**Records for processing**
-------------------------
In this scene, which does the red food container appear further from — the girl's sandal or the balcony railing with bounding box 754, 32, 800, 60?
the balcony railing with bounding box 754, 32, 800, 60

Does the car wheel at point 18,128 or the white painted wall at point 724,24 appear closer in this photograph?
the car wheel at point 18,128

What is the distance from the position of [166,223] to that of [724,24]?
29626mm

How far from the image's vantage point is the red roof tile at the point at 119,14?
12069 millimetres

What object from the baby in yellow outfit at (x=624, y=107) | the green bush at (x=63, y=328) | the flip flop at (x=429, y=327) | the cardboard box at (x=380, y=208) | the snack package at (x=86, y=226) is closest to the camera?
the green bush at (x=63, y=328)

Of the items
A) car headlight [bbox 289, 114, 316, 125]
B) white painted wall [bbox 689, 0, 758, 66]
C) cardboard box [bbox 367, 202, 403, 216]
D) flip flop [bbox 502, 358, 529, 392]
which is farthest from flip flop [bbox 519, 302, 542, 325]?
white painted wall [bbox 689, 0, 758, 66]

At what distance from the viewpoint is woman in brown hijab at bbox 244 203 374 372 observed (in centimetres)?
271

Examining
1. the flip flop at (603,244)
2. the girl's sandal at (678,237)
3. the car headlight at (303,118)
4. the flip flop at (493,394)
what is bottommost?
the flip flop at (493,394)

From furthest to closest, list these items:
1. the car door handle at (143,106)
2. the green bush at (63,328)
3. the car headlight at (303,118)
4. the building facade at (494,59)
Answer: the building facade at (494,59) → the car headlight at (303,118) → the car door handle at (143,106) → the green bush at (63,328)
-------------------------
Retype all of the data above character for character, keeping every line in its original order and form.

In this scene, which does the red food container appear further from — the girl's sandal or the balcony railing with bounding box 754, 32, 800, 60?
the balcony railing with bounding box 754, 32, 800, 60

Does the car wheel at point 18,128 or the white painted wall at point 724,24 appear closer in this photograph?
the car wheel at point 18,128

What is the distance from the position of [166,223] to that of [724,24]?
29626mm

How far from the image's vantage point is the red roof tile at the point at 119,14?
12069 millimetres

What object from the baby in yellow outfit at (x=624, y=107) | the green bush at (x=63, y=328) | the flip flop at (x=429, y=327) | the cardboard box at (x=380, y=208) | the snack package at (x=86, y=226) is closest to the camera?
the green bush at (x=63, y=328)

Of the items
A) car headlight [bbox 289, 114, 316, 125]
B) white painted wall [bbox 689, 0, 758, 66]
C) cardboard box [bbox 367, 202, 403, 216]
D) flip flop [bbox 502, 358, 529, 392]
which is farthest from flip flop [bbox 519, 302, 542, 325]?
white painted wall [bbox 689, 0, 758, 66]

At what distance from the viewpoint is woman in brown hijab at bbox 244 203 374 372 observed (in centimetres)?
271

Examining
1. the flip flop at (603,244)
2. the girl's sandal at (678,237)
3. the car headlight at (303,118)
4. the flip flop at (493,394)
what is bottommost?
the flip flop at (493,394)

From furthest to closest, list these items:
1. the car door handle at (143,106)
2. the green bush at (63,328)
3. the car headlight at (303,118)
4. the building facade at (494,59)
Answer: the building facade at (494,59) → the car headlight at (303,118) → the car door handle at (143,106) → the green bush at (63,328)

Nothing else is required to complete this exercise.